(Dataset entries)

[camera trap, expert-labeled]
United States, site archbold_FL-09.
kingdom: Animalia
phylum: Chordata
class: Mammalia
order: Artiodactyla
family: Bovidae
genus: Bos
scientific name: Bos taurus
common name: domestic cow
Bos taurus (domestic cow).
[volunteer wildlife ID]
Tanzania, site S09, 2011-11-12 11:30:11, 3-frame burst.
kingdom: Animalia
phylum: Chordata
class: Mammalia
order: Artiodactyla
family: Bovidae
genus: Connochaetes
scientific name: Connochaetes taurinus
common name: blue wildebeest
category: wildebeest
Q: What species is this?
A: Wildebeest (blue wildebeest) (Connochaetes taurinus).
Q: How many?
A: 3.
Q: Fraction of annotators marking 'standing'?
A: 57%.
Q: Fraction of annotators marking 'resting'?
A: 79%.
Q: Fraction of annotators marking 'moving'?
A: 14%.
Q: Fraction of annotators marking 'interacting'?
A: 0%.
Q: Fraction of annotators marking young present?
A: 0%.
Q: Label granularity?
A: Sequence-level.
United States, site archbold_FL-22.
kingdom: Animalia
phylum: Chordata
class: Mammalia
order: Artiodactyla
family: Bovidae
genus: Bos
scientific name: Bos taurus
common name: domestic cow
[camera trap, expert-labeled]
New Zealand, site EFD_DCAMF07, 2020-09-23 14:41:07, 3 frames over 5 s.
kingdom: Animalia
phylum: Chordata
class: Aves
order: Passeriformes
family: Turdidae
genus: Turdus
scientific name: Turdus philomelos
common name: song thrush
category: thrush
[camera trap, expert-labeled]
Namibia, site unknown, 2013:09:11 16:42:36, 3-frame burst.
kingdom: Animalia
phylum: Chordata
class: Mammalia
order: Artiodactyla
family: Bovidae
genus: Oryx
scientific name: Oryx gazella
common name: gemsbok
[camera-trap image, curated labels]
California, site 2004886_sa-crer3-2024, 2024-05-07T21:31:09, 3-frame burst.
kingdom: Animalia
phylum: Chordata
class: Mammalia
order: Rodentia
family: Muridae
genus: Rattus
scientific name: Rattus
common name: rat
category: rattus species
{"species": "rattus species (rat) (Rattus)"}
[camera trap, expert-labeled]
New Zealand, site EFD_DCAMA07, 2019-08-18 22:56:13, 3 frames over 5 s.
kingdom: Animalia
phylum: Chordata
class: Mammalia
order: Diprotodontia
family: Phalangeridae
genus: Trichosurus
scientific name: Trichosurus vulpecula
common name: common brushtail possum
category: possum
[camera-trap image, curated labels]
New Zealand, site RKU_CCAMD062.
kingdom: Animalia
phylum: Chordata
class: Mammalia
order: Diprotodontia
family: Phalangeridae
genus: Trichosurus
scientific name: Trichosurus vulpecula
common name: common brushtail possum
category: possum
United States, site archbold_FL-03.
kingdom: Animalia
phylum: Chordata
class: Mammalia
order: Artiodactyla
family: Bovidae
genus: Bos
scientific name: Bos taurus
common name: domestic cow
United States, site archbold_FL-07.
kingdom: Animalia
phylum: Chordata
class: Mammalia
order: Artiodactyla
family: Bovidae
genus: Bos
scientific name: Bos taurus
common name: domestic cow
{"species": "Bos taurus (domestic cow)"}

The task: Set down every record above, word for word.

Problem solution:
[camera trap, expert-labeled]
United States, site archbold_FL-09.
kingdom: Animalia
phylum: Chordata
class: Mammalia
order: Artiodactyla
family: Bovidae
genus: Bos
scientific name: Bos taurus
common name: domestic cow
Bos taurus (domestic cow).
[volunteer wildlife ID]
Tanzania, site S09, 2011-11-12 11:30:11, 3-frame burst.
kingdom: Animalia
phylum: Chordata
class: Mammalia
order: Artiodactyla
family: Bovidae
genus: Connochaetes
scientific name: Connochaetes taurinus
common name: blue wildebeest
category: wildebeest
Q: What species is this?
A: Wildebeest (blue wildebeest) (Connochaetes taurinus).
Q: How many?
A: 3.
Q: Fraction of annotators marking 'standing'?
A: 57%.
Q: Fraction of annotators marking 'resting'?
A: 79%.
Q: Fraction of annotators marking 'moving'?
A: 14%.
Q: Fraction of annotators marking 'interacting'?
A: 0%.
Q: Fraction of annotators marking young present?
A: 0%.
Q: Label granularity?
A: Sequence-level.
United States, site archbold_FL-22.
kingdom: Animalia
phylum: Chordata
class: Mammalia
order: Artiodactyla
family: Bovidae
genus: Bos
scientific name: Bos taurus
common name: domestic cow
[camera trap, expert-labeled]
New Zealand, site EFD_DCAMF07, 2020-09-23 14:41:07, 3 frames over 5 s.
kingdom: Animalia
phylum: Chordata
class: Aves
order: Passeriformes
family: Turdidae
genus: Turdus
scientific name: Turdus philomelos
common name: song thrush
category: thrush
[camera trap, expert-labeled]
Namibia, site unknown, 2013:09:11 16:42:36, 3-frame burst.
kingdom: Animalia
phylum: Chordata
class: Mammalia
order: Artiodactyla
family: Bovidae
genus: Oryx
scientific name: Oryx gazella
common name: gemsbok
[camera-trap image, curated labels]
California, site 2004886_sa-crer3-2024, 2024-05-07T21:31:09, 3-frame burst.
kingdom: Animalia
phylum: Chordata
class: Mammalia
order: Rodentia
family: Muridae
genus: Rattus
scientific name: Rattus
common name: rat
category: rattus species
{"species": "rattus species (rat) (Rattus)"}
[camera trap, expert-labeled]
New Zealand, site EFD_DCAMA07, 2019-08-18 22:56:13, 3 frames over 5 s.
kingdom: Animalia
phylum: Chordata
class: Mammalia
order: Diprotodontia
family: Phalangeridae
genus: Trichosurus
scientific name: Trichosurus vulpecula
common name: common brushtail possum
category: possum
[camera-trap image, curated labels]
New Zealand, site RKU_CCAMD062.
kingdom: Animalia
phylum: Chordata
class: Mammalia
order: Diprotodontia
family: Phalangeridae
genus: Trichosurus
scientific name: Trichosurus vulpecula
common name: common brushtail possum
category: possum
United States, site archbold_FL-03.
kingdom: Animalia
phylum: Chordata
class: Mammalia
order: Artiodactyla
family: Bovidae
genus: Bos
scientific name: Bos taurus
common name: domestic cow
United States, site archbold_FL-07.
kingdom: Animalia
phylum: Chordata
class: Mammalia
order: Artiodactyla
family: Bovidae
genus: Bos
scientific name: Bos taurus
common name: domestic cow
{"species": "Bos taurus (domestic cow)"}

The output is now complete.